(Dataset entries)
[Start of Attachment]

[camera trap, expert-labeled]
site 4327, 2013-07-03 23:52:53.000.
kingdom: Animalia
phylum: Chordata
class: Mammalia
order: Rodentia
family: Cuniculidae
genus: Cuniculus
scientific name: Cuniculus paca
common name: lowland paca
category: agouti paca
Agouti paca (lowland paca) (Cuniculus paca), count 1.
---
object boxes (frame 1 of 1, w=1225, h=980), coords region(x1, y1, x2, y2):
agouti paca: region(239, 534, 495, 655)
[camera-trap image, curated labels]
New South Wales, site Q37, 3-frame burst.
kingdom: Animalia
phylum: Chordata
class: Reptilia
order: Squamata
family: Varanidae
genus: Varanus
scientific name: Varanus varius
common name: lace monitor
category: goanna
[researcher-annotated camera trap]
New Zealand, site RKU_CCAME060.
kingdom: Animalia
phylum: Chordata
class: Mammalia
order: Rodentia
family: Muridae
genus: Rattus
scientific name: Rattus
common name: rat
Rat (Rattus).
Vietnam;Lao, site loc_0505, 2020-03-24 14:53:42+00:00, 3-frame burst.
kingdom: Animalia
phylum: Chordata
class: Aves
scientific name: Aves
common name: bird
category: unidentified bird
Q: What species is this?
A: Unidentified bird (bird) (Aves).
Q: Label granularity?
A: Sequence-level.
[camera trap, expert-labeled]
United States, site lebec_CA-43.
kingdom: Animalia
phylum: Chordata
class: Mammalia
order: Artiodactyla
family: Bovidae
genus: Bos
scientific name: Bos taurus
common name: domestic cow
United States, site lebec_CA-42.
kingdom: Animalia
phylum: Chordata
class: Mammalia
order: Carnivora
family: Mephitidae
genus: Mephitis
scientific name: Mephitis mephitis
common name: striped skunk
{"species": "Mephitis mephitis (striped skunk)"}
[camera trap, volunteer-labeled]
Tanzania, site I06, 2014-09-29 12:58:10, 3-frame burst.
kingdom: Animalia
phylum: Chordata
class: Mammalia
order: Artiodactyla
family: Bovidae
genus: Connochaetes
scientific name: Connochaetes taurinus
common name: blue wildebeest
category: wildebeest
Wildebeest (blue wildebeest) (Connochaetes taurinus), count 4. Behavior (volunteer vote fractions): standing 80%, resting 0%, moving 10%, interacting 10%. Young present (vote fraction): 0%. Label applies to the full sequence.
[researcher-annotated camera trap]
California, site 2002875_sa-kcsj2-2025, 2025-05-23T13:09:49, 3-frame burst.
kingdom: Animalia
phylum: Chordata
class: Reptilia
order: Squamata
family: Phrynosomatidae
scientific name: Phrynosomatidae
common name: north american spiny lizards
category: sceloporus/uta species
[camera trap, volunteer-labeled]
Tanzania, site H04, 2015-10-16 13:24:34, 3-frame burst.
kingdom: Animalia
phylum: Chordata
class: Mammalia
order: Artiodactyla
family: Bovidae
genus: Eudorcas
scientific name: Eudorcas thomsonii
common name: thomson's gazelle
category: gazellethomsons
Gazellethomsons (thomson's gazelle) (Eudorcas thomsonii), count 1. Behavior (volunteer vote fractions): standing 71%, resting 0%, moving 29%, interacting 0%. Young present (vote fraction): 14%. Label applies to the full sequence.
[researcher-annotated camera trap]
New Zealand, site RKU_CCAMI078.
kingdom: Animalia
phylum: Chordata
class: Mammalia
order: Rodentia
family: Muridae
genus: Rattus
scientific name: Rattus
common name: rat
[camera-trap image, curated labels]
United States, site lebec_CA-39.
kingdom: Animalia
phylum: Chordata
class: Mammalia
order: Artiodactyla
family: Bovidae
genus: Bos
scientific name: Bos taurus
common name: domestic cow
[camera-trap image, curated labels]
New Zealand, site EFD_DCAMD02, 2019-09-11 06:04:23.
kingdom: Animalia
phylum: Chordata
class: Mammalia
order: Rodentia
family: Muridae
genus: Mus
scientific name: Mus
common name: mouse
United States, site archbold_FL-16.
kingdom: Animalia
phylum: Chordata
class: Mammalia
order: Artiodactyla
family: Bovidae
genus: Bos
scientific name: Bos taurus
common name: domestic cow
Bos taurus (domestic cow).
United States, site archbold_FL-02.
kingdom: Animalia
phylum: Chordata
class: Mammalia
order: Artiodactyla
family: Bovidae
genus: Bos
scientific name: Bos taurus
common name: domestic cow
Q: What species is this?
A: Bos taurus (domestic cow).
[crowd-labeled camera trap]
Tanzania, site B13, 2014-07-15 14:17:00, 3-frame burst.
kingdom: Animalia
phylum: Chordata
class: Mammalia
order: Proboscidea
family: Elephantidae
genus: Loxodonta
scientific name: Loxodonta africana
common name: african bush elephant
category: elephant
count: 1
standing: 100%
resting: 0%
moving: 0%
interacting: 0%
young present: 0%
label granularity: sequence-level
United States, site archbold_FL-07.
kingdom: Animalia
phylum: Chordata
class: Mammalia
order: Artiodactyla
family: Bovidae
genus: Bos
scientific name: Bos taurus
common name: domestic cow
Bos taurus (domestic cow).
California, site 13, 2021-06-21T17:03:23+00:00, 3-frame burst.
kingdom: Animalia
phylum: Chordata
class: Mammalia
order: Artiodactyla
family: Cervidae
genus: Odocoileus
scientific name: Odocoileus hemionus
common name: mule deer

[End of Attachment]

• _What the task requires_:
Each record above should be returned exactly as it appears.

• _Written reply_:
[camera trap, expert-labeled]
site 4327, 2013-07-03 23:52:53.000.
kingdom: Animalia
phylum: Chordata
class: Mammalia
order: Rodentia
family: Cuniculidae
genus: Cuniculus
scientific name: Cuniculus paca
common name: lowland paca
category: agouti paca
Agouti paca (lowland paca) (Cuniculus paca), count 1.
---
object boxes (frame 1 of 1, w=1225, h=980), coords region(x1, y1, x2, y2):
agouti paca: region(239, 534, 495, 655)
[camera-trap image, curated labels]
New South Wales, site Q37, 3-frame burst.
kingdom: Animalia
phylum: Chordata
class: Reptilia
order: Squamata
family: Varanidae
genus: Varanus
scientific name: Varanus varius
common name: lace monitor
category: goanna
[researcher-annotated camera trap]
New Zealand, site RKU_CCAME060.
kingdom: Animalia
phylum: Chordata
class: Mammalia
order: Rodentia
family: Muridae
genus: Rattus
scientific name: Rattus
common name: rat
Rat (Rattus).
Vietnam;Lao, site loc_0505, 2020-03-24 14:53:42+00:00, 3-frame burst.
kingdom: Animalia
phylum: Chordata
class: Aves
scientific name: Aves
common name: bird
category: unidentified bird
Q: What species is this?
A: Unidentified bird (bird) (Aves).
Q: Label granularity?
A: Sequence-level.
[camera trap, expert-labeled]
United States, site lebec_CA-43.
kingdom: Animalia
phylum: Chordata
class: Mammalia
order: Artiodactyla
family: Bovidae
genus: Bos
scientific name: Bos taurus
common name: domestic cow
United States, site lebec_CA-42.
kingdom: Animalia
phylum: Chordata
class: Mammalia
order: Carnivora
family: Mephitidae
genus: Mephitis
scientific name: Mephitis mephitis
common name: striped skunk
{"species": "Mephitis mephitis (striped skunk)"}
[camera trap, volunteer-labeled]
Tanzania, site I06, 2014-09-29 12:58:10, 3-frame burst.
kingdom: Animalia
phylum: Chordata
class: Mammalia
order: Artiodactyla
family: Bovidae
genus: Connochaetes
scientific name: Connochaetes taurinus
common name: blue wildebeest
category: wildebeest
Wildebeest (blue wildebeest) (Connochaetes taurinus), count 4. Behavior (volunteer vote fractions): standing 80%, resting 0%, moving 10%, interacting 10%. Young present (vote fraction): 0%. Label applies to the full sequence.
[researcher-annotated camera trap]
California, site 2002875_sa-kcsj2-2025, 2025-05-23T13:09:49, 3-frame burst.
kingdom: Animalia
phylum: Chordata
class: Reptilia
order: Squamata
family: Phrynosomatidae
scientific name: Phrynosomatidae
common name: north american spiny lizards
category: sceloporus/uta species
[camera trap, volunteer-labeled]
Tanzania, site H04, 2015-10-16 13:24:34, 3-frame burst.
kingdom: Animalia
phylum: Chordata
class: Mammalia
order: Artiodactyla
family: Bovidae
genus: Eudorcas
scientific name: Eudorcas thomsonii
common name: thomson's gazelle
category: gazellethomsons
Gazellethomsons (thomson's gazelle) (Eudorcas thomsonii), count 1. Behavior (volunteer vote fractions): standing 71%, resting 0%, moving 29%, interacting 0%. Young present (vote fraction): 14%. Label applies to the full sequence.
[researcher-annotated camera trap]
New Zealand, site RKU_CCAMI078.
kingdom: Animalia
phylum: Chordata
class: Mammalia
order: Rodentia
family: Muridae
genus: Rattus
scientific name: Rattus
common name: rat
[camera-trap image, curated labels]
United States, site lebec_CA-39.
kingdom: Animalia
phylum: Chordata
class: Mammalia
order: Artiodactyla
family: Bovidae
genus: Bos
scientific name: Bos taurus
common name: domestic cow
[camera-trap image, curated labels]
New Zealand, site EFD_DCAMD02, 2019-09-11 06:04:23.
kingdom: Animalia
phylum: Chordata
class: Mammalia
order: Rodentia
family: Muridae
genus: Mus
scientific name: Mus
common name: mouse
United States, site archbold_FL-16.
kingdom: Animalia
phylum: Chordata
class: Mammalia
order: Artiodactyla
family: Bovidae
genus: Bos
scientific name: Bos taurus
common name: domestic cow
Bos taurus (domestic cow).
United States, site archbold_FL-02.
kingdom: Animalia
phylum: Chordata
class: Mammalia
order: Artiodactyla
family: Bovidae
genus: Bos
scientific name: Bos taurus
common name: domestic cow
Q: What species is this?
A: Bos taurus (domestic cow).
[crowd-labeled camera trap]
Tanzania, site B13, 2014-07-15 14:17:00, 3-frame burst.
kingdom: Animalia
phylum: Chordata
class: Mammalia
order: Proboscidea
family: Elephantidae
genus: Loxodonta
scientific name: Loxodonta africana
common name: african bush elephant
category: elephant
count: 1
standing: 100%
resting: 0%
moving: 0%
interacting: 0%
young present: 0%
label granularity: sequence-level
United States, site archbold_FL-07.
kingdom: Animalia
phylum: Chordata
class: Mammalia
order: Artiodactyla
family: Bovidae
genus: Bos
scientific name: Bos taurus
common name: domestic cow
Bos taurus (domestic cow).
California, site 13, 2021-06-21T17:03:23+00:00, 3-frame burst.
kingdom: Animalia
phylum: Chordata
class: Mammalia
order: Artiodactyla
family: Cervidae
genus: Odocoileus
scientific name: Odocoileus hemionus
common name: mule deer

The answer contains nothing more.